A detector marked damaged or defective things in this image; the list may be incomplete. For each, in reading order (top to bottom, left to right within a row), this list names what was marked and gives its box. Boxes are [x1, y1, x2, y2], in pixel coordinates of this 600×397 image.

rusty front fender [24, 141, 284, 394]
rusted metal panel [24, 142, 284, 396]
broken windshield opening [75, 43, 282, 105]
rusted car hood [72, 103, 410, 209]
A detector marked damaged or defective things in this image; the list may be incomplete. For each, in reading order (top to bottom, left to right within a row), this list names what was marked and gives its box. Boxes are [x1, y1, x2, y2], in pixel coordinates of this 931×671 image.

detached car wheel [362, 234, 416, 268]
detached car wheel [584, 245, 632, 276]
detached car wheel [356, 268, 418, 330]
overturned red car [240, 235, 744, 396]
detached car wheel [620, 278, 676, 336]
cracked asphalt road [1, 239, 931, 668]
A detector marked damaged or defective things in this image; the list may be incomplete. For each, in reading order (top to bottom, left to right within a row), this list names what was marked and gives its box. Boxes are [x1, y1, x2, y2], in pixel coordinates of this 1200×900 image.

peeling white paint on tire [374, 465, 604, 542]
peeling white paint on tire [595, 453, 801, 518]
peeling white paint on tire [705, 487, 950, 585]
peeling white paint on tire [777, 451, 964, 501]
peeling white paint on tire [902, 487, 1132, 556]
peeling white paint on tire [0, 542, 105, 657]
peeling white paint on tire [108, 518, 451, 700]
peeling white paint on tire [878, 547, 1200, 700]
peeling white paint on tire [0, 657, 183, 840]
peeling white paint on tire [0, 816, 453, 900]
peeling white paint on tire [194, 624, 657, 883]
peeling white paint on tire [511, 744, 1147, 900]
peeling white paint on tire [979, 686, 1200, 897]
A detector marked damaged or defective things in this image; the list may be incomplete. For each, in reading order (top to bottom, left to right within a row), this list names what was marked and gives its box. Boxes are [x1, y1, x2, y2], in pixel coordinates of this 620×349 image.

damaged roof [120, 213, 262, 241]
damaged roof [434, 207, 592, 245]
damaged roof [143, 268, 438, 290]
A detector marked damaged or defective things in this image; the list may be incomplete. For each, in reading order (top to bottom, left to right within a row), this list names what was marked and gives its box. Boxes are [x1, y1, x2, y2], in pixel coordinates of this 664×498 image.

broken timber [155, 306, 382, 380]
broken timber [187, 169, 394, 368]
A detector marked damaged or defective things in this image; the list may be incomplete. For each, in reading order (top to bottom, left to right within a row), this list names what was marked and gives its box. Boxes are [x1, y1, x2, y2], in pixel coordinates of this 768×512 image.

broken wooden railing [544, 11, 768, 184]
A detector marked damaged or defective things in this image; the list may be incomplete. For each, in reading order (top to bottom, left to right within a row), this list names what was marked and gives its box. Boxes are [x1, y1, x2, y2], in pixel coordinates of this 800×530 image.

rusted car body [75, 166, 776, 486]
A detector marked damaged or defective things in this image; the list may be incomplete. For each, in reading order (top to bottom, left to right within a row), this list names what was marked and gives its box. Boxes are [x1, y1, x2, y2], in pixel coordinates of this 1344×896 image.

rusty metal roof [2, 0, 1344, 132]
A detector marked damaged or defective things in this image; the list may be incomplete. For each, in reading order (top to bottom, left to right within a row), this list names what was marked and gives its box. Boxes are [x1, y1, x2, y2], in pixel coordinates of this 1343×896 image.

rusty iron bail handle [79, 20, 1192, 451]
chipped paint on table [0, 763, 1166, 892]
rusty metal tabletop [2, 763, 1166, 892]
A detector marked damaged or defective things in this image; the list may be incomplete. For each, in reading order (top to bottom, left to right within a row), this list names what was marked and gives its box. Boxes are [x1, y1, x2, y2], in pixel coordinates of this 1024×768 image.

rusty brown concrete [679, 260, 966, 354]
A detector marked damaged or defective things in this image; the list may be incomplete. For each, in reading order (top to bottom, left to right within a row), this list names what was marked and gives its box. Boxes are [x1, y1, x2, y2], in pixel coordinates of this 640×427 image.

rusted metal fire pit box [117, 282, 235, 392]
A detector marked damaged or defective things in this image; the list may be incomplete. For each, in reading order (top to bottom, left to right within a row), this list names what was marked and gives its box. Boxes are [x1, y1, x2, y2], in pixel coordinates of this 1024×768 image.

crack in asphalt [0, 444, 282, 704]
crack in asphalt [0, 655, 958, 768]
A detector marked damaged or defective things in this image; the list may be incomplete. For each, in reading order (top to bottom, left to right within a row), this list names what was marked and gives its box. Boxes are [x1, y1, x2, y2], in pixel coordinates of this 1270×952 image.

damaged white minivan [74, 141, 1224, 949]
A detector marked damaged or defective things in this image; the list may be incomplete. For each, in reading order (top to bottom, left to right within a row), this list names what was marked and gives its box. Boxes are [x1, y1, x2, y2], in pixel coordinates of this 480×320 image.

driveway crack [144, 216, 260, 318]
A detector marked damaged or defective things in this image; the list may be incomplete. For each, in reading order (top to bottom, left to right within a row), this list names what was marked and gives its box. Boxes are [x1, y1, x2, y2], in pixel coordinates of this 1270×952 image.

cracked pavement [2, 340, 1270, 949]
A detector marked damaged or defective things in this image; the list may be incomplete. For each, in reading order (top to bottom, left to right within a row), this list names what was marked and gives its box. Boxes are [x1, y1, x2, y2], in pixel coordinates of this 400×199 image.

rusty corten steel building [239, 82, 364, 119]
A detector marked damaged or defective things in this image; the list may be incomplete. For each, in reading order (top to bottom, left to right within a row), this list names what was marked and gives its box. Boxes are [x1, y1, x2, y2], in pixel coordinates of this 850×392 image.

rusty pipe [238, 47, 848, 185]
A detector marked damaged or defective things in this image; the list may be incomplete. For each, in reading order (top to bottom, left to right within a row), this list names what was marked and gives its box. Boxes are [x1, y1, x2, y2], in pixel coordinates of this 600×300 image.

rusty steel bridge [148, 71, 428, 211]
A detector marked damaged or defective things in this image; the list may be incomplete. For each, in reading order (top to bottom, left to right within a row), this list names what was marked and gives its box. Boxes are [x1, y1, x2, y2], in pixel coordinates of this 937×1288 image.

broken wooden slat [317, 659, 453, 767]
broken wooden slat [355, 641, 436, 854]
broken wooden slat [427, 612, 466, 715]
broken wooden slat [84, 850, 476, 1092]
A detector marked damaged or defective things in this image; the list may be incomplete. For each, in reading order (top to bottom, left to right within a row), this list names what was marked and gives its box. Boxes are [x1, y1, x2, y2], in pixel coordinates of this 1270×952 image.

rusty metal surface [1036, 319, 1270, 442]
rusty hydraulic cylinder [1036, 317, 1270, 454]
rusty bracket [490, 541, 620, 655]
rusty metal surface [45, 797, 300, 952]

● **REQUIRED TASK**: Reproduce all of the records above, replacing "detector" with "classifier" wherever it occurs and leaving everything else unchanged.

● **FULL OUTPUT**:
A classifier marked damaged or defective things in this image; the list may be incomplete. For each, in reading order (top to bottom, left to right within a row), this list names what was marked and gives its box. Boxes are [x1, y1, x2, y2], in pixel coordinates of this 600×397 image.

rusty front fender [24, 141, 284, 394]
rusted metal panel [24, 142, 284, 396]
broken windshield opening [75, 43, 282, 105]
rusted car hood [72, 103, 410, 209]
A classifier marked damaged or defective things in this image; the list may be incomplete. For each, in reading order (top to bottom, left to right within a row), this list names what was marked and gives its box. Boxes are [x1, y1, x2, y2], in pixel coordinates of this 931×671 image.

detached car wheel [362, 234, 416, 268]
detached car wheel [584, 245, 632, 276]
detached car wheel [356, 268, 418, 330]
overturned red car [240, 235, 744, 396]
detached car wheel [620, 278, 676, 336]
cracked asphalt road [1, 239, 931, 668]
A classifier marked damaged or defective things in this image; the list may be incomplete. For each, in reading order (top to bottom, left to right within a row), this list names what was marked and gives its box. Boxes are [x1, y1, x2, y2], in pixel coordinates of this 1200×900 image.

peeling white paint on tire [374, 465, 604, 542]
peeling white paint on tire [595, 453, 801, 518]
peeling white paint on tire [705, 487, 950, 585]
peeling white paint on tire [777, 451, 964, 501]
peeling white paint on tire [902, 487, 1132, 556]
peeling white paint on tire [0, 542, 105, 657]
peeling white paint on tire [108, 518, 451, 700]
peeling white paint on tire [878, 547, 1200, 700]
peeling white paint on tire [0, 657, 183, 840]
peeling white paint on tire [0, 816, 453, 900]
peeling white paint on tire [194, 624, 657, 883]
peeling white paint on tire [511, 744, 1147, 900]
peeling white paint on tire [979, 686, 1200, 897]
A classifier marked damaged or defective things in this image; the list may be incomplete. For each, in reading order (top to bottom, left to right within a row), this list names what was marked and gives its box. Boxes are [x1, y1, x2, y2], in pixel coordinates of this 620×349 image.

damaged roof [120, 213, 262, 241]
damaged roof [434, 207, 592, 245]
damaged roof [143, 268, 438, 290]
A classifier marked damaged or defective things in this image; the list may be incomplete. For each, in reading order (top to bottom, left to right within a row), this list names what was marked and gives its box. Boxes are [x1, y1, x2, y2], in pixel coordinates of this 664×498 image.

broken timber [155, 306, 382, 380]
broken timber [187, 169, 394, 368]
A classifier marked damaged or defective things in this image; the list may be incomplete. For each, in reading order (top to bottom, left to right within a row), this list names what was marked and gives its box. Boxes are [x1, y1, x2, y2], in pixel coordinates of this 768×512 image.

broken wooden railing [544, 11, 768, 184]
A classifier marked damaged or defective things in this image; the list may be incomplete. For each, in reading order (top to bottom, left to right within a row), this list names what was marked and gives its box. Boxes are [x1, y1, x2, y2], in pixel coordinates of this 800×530 image.

rusted car body [75, 166, 776, 486]
A classifier marked damaged or defective things in this image; the list may be incomplete. For each, in reading order (top to bottom, left to right within a row), this list names what was marked and gives its box. Boxes are [x1, y1, x2, y2], in pixel coordinates of this 1344×896 image.

rusty metal roof [2, 0, 1344, 132]
A classifier marked damaged or defective things in this image; the list may be incomplete. For each, in reading order (top to bottom, left to right within a row), this list names what was marked and gives its box. Boxes are [x1, y1, x2, y2], in pixel coordinates of this 1343×896 image.

rusty iron bail handle [79, 20, 1192, 451]
chipped paint on table [0, 763, 1166, 892]
rusty metal tabletop [2, 763, 1166, 892]
A classifier marked damaged or defective things in this image; the list may be incomplete. For each, in reading order (top to bottom, left to right within a row), this list names what was marked and gives its box. Boxes are [x1, y1, x2, y2], in pixel coordinates of this 1024×768 image.

rusty brown concrete [679, 260, 966, 354]
A classifier marked damaged or defective things in this image; the list may be incomplete. For each, in reading order (top to bottom, left to right within a row), this list names what was marked and gives its box. Boxes are [x1, y1, x2, y2], in pixel coordinates of this 640×427 image.

rusted metal fire pit box [117, 282, 235, 392]
A classifier marked damaged or defective things in this image; the list may be incomplete. For each, in reading order (top to bottom, left to right within a row), this list names what was marked and gives its box. Boxes are [x1, y1, x2, y2], in pixel coordinates of this 1024×768 image.

crack in asphalt [0, 444, 282, 704]
crack in asphalt [0, 655, 958, 768]
A classifier marked damaged or defective things in this image; the list may be incomplete. For each, in reading order (top to bottom, left to right within a row), this list names what was marked and gives its box. Boxes are [x1, y1, x2, y2], in pixel coordinates of this 1270×952 image.

damaged white minivan [74, 141, 1224, 949]
A classifier marked damaged or defective things in this image; the list may be incomplete. For each, in reading order (top to bottom, left to right within a row), this list names what was marked and gives its box. Boxes are [x1, y1, x2, y2], in pixel coordinates of this 480×320 image.

driveway crack [144, 216, 260, 318]
A classifier marked damaged or defective things in this image; the list may be incomplete. For each, in reading order (top to bottom, left to right within a row), this list names what was marked and gives its box. Boxes are [x1, y1, x2, y2], in pixel coordinates of this 1270×952 image.

cracked pavement [2, 340, 1270, 949]
A classifier marked damaged or defective things in this image; the list may be incomplete. For each, in reading order (top to bottom, left to right within a row), this list names what was marked and gives its box. Boxes are [x1, y1, x2, y2], in pixel coordinates of this 400×199 image.

rusty corten steel building [239, 82, 364, 119]
A classifier marked damaged or defective things in this image; the list may be incomplete. For each, in reading order (top to bottom, left to right within a row), this list names what was marked and gives its box. Boxes are [x1, y1, x2, y2], in pixel coordinates of this 850×392 image.

rusty pipe [238, 47, 848, 185]
A classifier marked damaged or defective things in this image; the list may be incomplete. For each, in reading order (top to bottom, left to right within a row), this list names what was marked and gives its box. Boxes are [x1, y1, x2, y2], in pixel coordinates of this 600×300 image.

rusty steel bridge [148, 71, 428, 211]
A classifier marked damaged or defective things in this image; the list may be incomplete. For each, in reading order (top to bottom, left to right within a row), this list names what was marked and gives its box. Boxes are [x1, y1, x2, y2], in pixel coordinates of this 937×1288 image.

broken wooden slat [317, 659, 453, 767]
broken wooden slat [355, 641, 436, 854]
broken wooden slat [427, 612, 466, 715]
broken wooden slat [84, 850, 476, 1092]
A classifier marked damaged or defective things in this image; the list may be incomplete. For each, in reading order (top to bottom, left to right within a row), this list names what was marked and gives its box. Boxes are [x1, y1, x2, y2], in pixel coordinates of this 1270×952 image.

rusty metal surface [1036, 319, 1270, 442]
rusty hydraulic cylinder [1036, 317, 1270, 454]
rusty bracket [490, 541, 620, 655]
rusty metal surface [45, 797, 300, 952]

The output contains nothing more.